By Nick Simonson
The art of lure making and fly tying results in a good deal of B flies and seconds that, after a few tries on the water are relegated to the bottom of the box, and are filed away for future reference, simply because they failed to connect with the trout, walleye or bass they were intended for. It might be a matter of time and place, but more likely, they just didn’t have the right stuff. It’s a process of trial-and-error that plays out at the vise each winter and is tested on the water each spring and summer.
One simple pattern that has never had to worry about collecting dust in my tacklebox, or in those of the anglers I tend to gift it to by the dozen at Christmastime, or other special occasions, is a single-ingredient jig that simply cannot be stopped on the water. Again this spring, as the members of my boat picked through packs of prespawn crappies, these colorful little fish-catching gems were passed around between us, and my never-ending supply suddenly started to look sparse by the end of the trip.
Made out of necessity on the vise over a week one spring in my early tying days, when one of my favorite tackle companies shut down production of the 1/8-ounce version I used for smallmouth bass, the Krystal Flash jig quickly evolved into a crappie catcher (in 1/16-ounce size) that also did double duty for smallies and walleyes, not to mention white bass. Its beauty is in its simplicity, and beyond the thread used to secure the flash to the collarless jighead, it’s a one-ingredient lure.
For the dozens of youth I’ve instructed in my spring fishing course, it has become a staple in their tackleboxes as well, due to the fact that it is easy for beginners to tie, but more so for its fish catching allure. While the action photos of it stuck in the side of a slab crappie’s mouth clearly suggest how easy it is to create, the simple process to craft the jig hammers that message home. Here’s what it takes.
Krystal Flash Crappie Jig
1/16-ounce collarless jig
To start, lock the jig firmly in the vise and form a small thread bed adjacent to the head of the jig, not going more than seven or eight wraps back from the ballhead (Figure 1). Tie in 10-15 strands of krystal flash on the top half of the hook shank. Secure the krystal flash with more thread wraps so it is firmly in place, again not going further back than eight wraps (Figure 2). Rotate the vise (or flip the jig over) and tie in a second set of 10-15 strands of krystal flash and position the flash around the bottom half of the hook shank (Figure 3). Secure the material in place with a few more wraps, whip finish and trim the thread and any excess materials near the jig head with a scissors, then add a drop of head cement for posterity, if desired (Figure 4).
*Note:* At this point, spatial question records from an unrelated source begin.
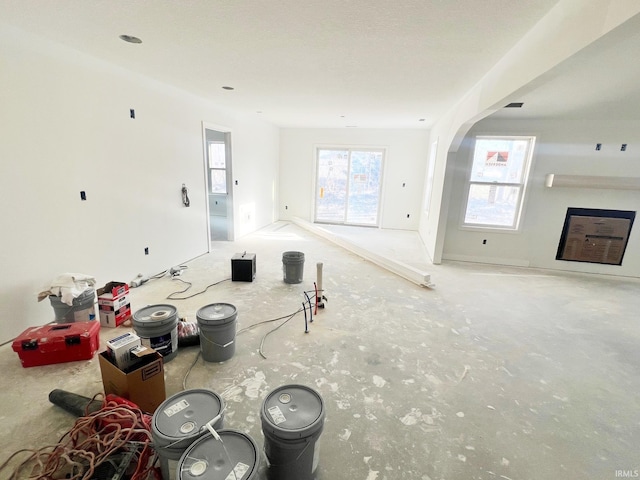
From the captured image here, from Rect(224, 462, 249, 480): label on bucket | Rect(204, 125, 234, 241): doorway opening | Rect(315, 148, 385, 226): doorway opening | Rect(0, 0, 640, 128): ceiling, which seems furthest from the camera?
Rect(315, 148, 385, 226): doorway opening

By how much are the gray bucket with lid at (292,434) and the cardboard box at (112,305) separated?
2167mm

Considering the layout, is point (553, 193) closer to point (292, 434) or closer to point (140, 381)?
point (292, 434)

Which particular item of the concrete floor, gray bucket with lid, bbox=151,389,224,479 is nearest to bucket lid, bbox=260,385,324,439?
gray bucket with lid, bbox=151,389,224,479

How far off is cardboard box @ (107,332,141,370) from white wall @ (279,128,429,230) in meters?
6.99

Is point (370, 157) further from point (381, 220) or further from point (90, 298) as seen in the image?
point (90, 298)

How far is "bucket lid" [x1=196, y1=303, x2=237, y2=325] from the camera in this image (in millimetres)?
2285

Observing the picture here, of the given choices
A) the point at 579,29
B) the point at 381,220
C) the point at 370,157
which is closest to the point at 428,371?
the point at 579,29

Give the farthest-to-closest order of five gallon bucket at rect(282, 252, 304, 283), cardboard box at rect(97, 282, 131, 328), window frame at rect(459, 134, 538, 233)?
window frame at rect(459, 134, 538, 233)
five gallon bucket at rect(282, 252, 304, 283)
cardboard box at rect(97, 282, 131, 328)

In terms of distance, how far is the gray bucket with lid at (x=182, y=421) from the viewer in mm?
1303

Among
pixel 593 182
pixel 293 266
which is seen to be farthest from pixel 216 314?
pixel 593 182

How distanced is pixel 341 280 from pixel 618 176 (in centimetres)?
470

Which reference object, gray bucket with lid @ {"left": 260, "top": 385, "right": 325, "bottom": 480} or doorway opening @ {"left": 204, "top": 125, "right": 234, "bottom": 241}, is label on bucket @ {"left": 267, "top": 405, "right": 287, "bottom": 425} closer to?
gray bucket with lid @ {"left": 260, "top": 385, "right": 325, "bottom": 480}

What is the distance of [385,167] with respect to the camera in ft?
26.0

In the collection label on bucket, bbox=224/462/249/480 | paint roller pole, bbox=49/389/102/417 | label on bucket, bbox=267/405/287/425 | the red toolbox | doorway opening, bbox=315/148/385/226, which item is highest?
doorway opening, bbox=315/148/385/226
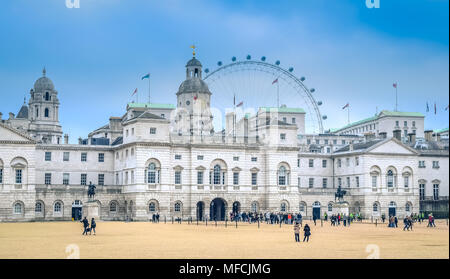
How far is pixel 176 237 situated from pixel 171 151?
38.5 meters

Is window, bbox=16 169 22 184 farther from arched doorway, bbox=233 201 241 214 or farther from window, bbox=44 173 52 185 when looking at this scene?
arched doorway, bbox=233 201 241 214

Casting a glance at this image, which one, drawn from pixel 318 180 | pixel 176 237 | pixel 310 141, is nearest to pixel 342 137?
pixel 310 141

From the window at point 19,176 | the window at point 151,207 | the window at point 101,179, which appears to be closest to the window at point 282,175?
the window at point 151,207

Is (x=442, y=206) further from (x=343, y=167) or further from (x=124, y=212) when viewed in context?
(x=124, y=212)

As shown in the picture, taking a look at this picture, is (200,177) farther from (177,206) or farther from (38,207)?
(38,207)

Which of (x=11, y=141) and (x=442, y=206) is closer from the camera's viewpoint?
(x=11, y=141)

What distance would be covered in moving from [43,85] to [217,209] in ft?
185

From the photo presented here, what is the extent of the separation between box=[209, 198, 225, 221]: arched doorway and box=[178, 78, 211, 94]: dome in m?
19.1

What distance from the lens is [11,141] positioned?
3169 inches

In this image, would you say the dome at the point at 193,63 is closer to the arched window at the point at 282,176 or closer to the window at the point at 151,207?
the arched window at the point at 282,176

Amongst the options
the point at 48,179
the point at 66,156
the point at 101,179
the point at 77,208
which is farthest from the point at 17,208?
the point at 101,179

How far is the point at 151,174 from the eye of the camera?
279 ft

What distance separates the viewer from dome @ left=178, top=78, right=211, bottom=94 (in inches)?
4038
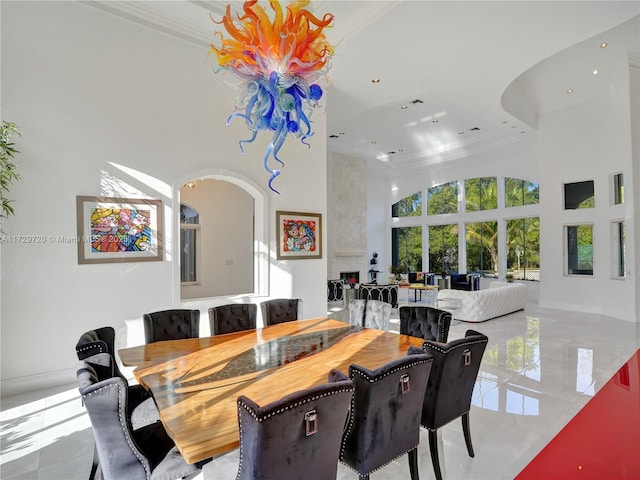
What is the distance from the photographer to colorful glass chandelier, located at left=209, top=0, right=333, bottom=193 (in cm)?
243

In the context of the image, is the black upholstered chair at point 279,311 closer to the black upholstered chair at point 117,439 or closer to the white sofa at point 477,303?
the black upholstered chair at point 117,439

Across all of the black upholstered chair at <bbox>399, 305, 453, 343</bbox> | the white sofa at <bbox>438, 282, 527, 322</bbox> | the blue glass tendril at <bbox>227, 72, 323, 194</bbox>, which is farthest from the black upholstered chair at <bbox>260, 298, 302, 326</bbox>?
the white sofa at <bbox>438, 282, 527, 322</bbox>

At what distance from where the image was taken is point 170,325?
346 centimetres

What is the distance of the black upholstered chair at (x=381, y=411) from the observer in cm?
191

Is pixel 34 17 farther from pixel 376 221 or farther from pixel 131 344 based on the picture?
pixel 376 221

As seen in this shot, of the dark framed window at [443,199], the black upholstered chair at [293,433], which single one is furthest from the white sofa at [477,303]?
the black upholstered chair at [293,433]

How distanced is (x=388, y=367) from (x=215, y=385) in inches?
41.2

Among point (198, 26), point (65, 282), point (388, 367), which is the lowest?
point (388, 367)

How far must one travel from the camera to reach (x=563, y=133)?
897cm

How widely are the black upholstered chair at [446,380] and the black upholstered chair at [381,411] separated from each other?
30cm

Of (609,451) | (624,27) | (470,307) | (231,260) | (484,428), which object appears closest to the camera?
(609,451)

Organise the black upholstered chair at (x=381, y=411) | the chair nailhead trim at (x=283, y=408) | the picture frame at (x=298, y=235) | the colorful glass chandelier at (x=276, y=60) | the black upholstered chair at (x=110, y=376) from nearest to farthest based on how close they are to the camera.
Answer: the chair nailhead trim at (x=283, y=408) → the black upholstered chair at (x=381, y=411) → the black upholstered chair at (x=110, y=376) → the colorful glass chandelier at (x=276, y=60) → the picture frame at (x=298, y=235)

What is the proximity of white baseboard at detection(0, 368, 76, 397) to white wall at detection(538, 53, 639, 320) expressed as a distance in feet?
33.0

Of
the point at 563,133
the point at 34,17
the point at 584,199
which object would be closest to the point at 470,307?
the point at 584,199
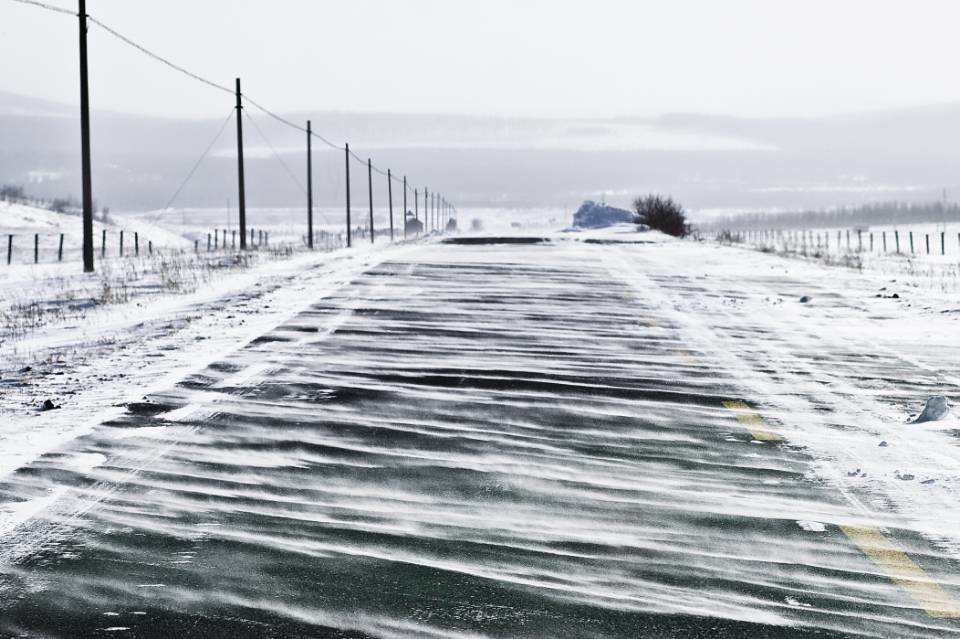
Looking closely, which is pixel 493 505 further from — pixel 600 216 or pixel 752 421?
pixel 600 216

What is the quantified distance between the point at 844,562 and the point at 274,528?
8.27ft

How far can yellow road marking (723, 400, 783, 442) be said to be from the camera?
7.92 meters

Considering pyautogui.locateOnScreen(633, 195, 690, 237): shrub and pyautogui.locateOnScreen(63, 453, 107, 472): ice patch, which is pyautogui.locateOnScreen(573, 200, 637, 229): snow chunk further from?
pyautogui.locateOnScreen(63, 453, 107, 472): ice patch

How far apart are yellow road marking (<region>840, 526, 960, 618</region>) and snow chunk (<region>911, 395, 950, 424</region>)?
10.1ft

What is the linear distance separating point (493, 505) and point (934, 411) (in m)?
3.93

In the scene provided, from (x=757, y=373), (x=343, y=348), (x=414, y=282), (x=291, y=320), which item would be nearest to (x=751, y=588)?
(x=757, y=373)

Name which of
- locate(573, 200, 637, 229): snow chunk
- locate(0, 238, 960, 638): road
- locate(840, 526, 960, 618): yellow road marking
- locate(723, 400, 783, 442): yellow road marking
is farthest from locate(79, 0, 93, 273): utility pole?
locate(573, 200, 637, 229): snow chunk

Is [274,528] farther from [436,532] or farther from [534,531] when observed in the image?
[534,531]

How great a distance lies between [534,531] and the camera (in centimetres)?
568

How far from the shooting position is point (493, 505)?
6.16 meters

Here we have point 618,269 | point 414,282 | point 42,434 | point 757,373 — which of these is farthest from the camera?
point 618,269

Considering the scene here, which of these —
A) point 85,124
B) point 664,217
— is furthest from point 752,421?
point 664,217

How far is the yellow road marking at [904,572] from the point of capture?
15.2ft

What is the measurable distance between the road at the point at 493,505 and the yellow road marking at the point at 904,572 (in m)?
0.02
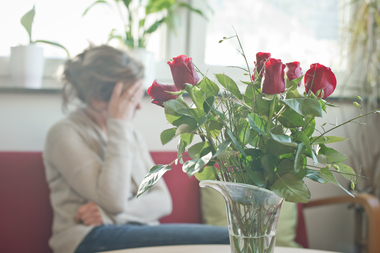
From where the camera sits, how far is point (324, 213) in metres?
2.07

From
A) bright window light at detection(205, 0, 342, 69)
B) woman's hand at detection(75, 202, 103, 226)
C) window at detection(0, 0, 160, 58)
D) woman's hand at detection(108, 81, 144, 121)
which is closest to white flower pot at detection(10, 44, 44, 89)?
window at detection(0, 0, 160, 58)

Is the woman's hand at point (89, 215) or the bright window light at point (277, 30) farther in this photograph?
the bright window light at point (277, 30)

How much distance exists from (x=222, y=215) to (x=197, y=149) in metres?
1.13

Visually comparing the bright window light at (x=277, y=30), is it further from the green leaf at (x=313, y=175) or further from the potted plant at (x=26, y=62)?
the green leaf at (x=313, y=175)

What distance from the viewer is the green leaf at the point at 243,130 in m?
0.47

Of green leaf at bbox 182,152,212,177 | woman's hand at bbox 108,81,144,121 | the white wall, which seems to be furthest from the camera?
the white wall

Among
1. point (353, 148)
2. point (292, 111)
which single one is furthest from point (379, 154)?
point (292, 111)

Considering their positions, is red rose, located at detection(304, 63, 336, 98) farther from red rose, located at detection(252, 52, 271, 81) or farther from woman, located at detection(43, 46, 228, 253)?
woman, located at detection(43, 46, 228, 253)

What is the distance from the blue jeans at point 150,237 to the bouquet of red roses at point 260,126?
0.58 m

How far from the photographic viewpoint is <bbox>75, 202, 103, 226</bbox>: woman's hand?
123 centimetres

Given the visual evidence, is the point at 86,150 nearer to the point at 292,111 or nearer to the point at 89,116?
the point at 89,116

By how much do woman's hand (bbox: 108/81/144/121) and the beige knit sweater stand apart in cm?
5

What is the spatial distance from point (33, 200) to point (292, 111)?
4.01ft

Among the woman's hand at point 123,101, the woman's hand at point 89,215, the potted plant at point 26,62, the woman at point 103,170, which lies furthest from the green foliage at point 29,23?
the woman's hand at point 89,215
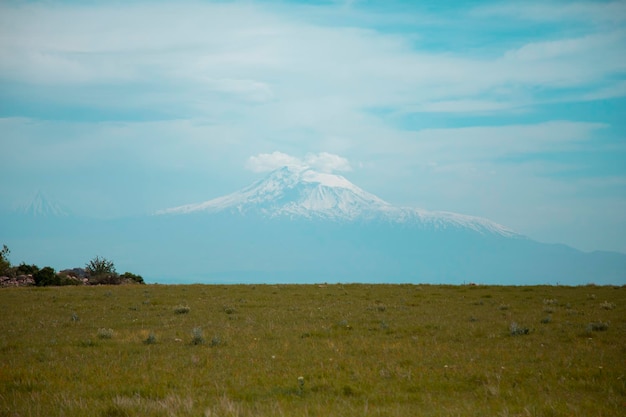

For crappies, I like to trim the tail to about a hook-length-and-a-half by pulling on the krystal flash material and cutting in the desired spot (Figure 5), that way it can be used with or without bait. Keep some tension on the krystal flash fibers as you cut, and it will fan out in a nice delta on the finished product which will pulsate more freely in the water (Figure 6). The key is to not go too far back with the thread wraps, and make sure of the tension while cutting, to get the desired look and effect in the water.
With a dozen or so under your belt, you should be able to crank out 20 to 25 in an hour and be well on your way to a season’s worth of these simple, fantastic jigs that can be modified with the color of jighead and flash materials that do best on your specific crappie waters. With a selection of them available at your disposal (share with your fishing buddies if you like), there’s no doubt your crown will sparkle, as king of all crappie catchers…in our outdoors.